Dow industrials gain 9.68 points as bonds surge

NEW YORK — NEW YORK -- U.S. bonds surged and yields fell to the lowest in more than 15 months amid optimism the economy is slowing enough to tame inflation, but stocks closed mixed on concern that a weaker economy will crimp company profits.

The benchmark 30-year bond rose 1 7/32 points, or $12.19 per $1,000 bond, driving its yield down nine basis points to 6.66 percent, the lowest since Feb. 28, 1994. The two-year note's yield dropped 12 basis points, to 5.84 percent.


"Long-term yields are very attractive at these levels, given our outlook for inflation," said Scott F. Grannis, a director at Western Asset Management Co. in Pasadena, Calif.

Inflation, which erodes the value of fixed-income securities such as bonds, probably won't accelerate this year because of ebbing economic growth, Mr. Grannis said.

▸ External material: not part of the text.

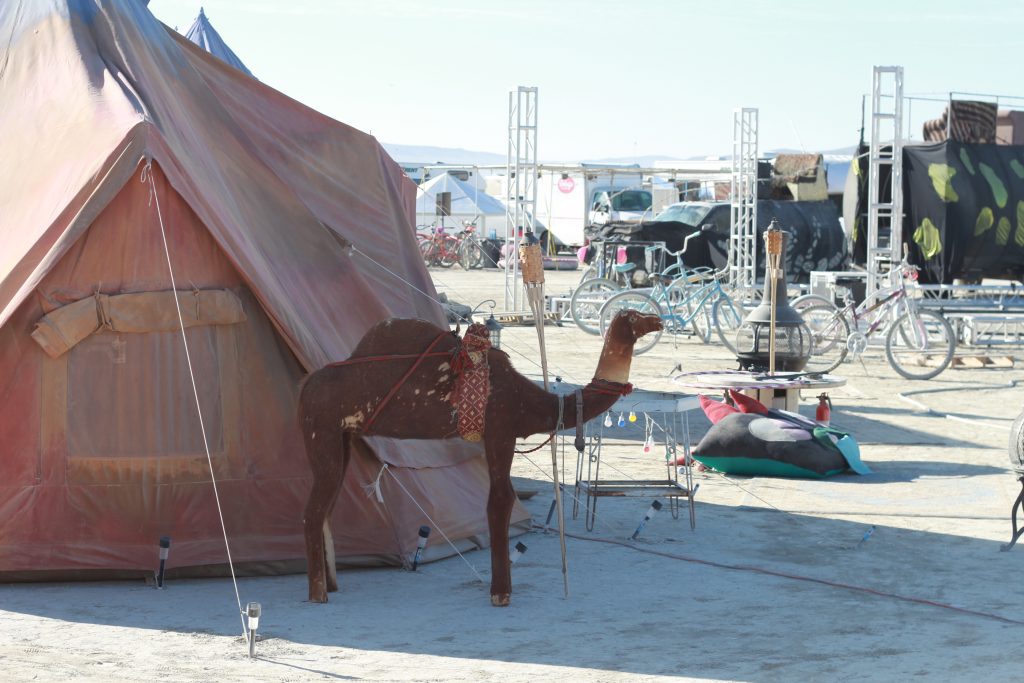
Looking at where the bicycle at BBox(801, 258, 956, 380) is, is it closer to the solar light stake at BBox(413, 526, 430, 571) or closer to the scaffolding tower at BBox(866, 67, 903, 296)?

Gains in bonds were accompanied by strength in utility stocks and consumer products companies like Philip Morris Cos. and PepsiCo Inc., but investors fled technology shares after a report that semiconductor-equipment orders are slowing.

The Dow Jones industrial average rose 9.68, to 4,378.68, recouping a fraction of the 69.16 points it shed in the previous two days' retreat, but the technology-laden Nasdaq composite index lost 13.17, to 858.70. It was the biggest one-day drop for the Nasdaq index since it plummeted 15.15 points on Dec. 8, 1994.

The Standard & Poor's 500 index fell 0.07 to 523.58, its third straight decline.

Stocks fell after the Conference Board reported its index of consumer confidence declined more than economists had expected, to 101.6 in May from 104.6 in April, the first drop in three months.

The confidence report was the latest in a stream of reports that provided more evidence of a slowing economy. Those included a drop in April factory orders for big-ticket items like refrigerators, rising unemployment claims, dwindling home resales, and reduced projections for 1995 U.S. vehicle sales.

Technology shares paced the decline. Yesterday's fall was driven by the perception that technology companies' earnings will suffer if consumers and corporations curtail their shopping spree on computers and software, traders said.

Also buffeting chip shares was a report released late Friday showing orders for semiconductor-manufacturing equipment fell for the second month in April.

Intel Corp. declined $5.375, to $110.50; Microsoft was off $4.50, to $83; and Compaq Computer Corp. dropped $2.125, to $38.125; IBM Corp. fell $2.50, to $92.50; Dell Computer Corp. slid $3, to $49; Sun Microsystems Inc. fell $3, to $44.125; and Hewlett-Packard Co. declined $2.25, to $64.625. A host of other technology shares also fell.


The Russell 2,000 index eased 1.42, to 269.15; the S&P; MidCap 400 index dropped 1.17, to 188.38; the Wilshire 5,000 index fell 9.16, to 5,120.20; and the American Stock Exchange market value index rose 0.59, to 491.33.

Utilities, tobacco and beverage shares, perceived as shelters during economic slowdowns, rose. These shares also lagged technology shares during the market's six-month rally, making them better bargains, traders said.

The Dow Jones utilities average rallied 2.63, to 203.66, its highest level in 14 months.

Texas Utilities rose 50 cents, to $35.375; PepsiCo rose 87.5 cents, to $47.375; Coca-Cola climbed 50 cents, to $60.125; and Philip Morris rose $1.125, to $71, recouping losses made Friday when the company recalled cigarettes for filter contamination.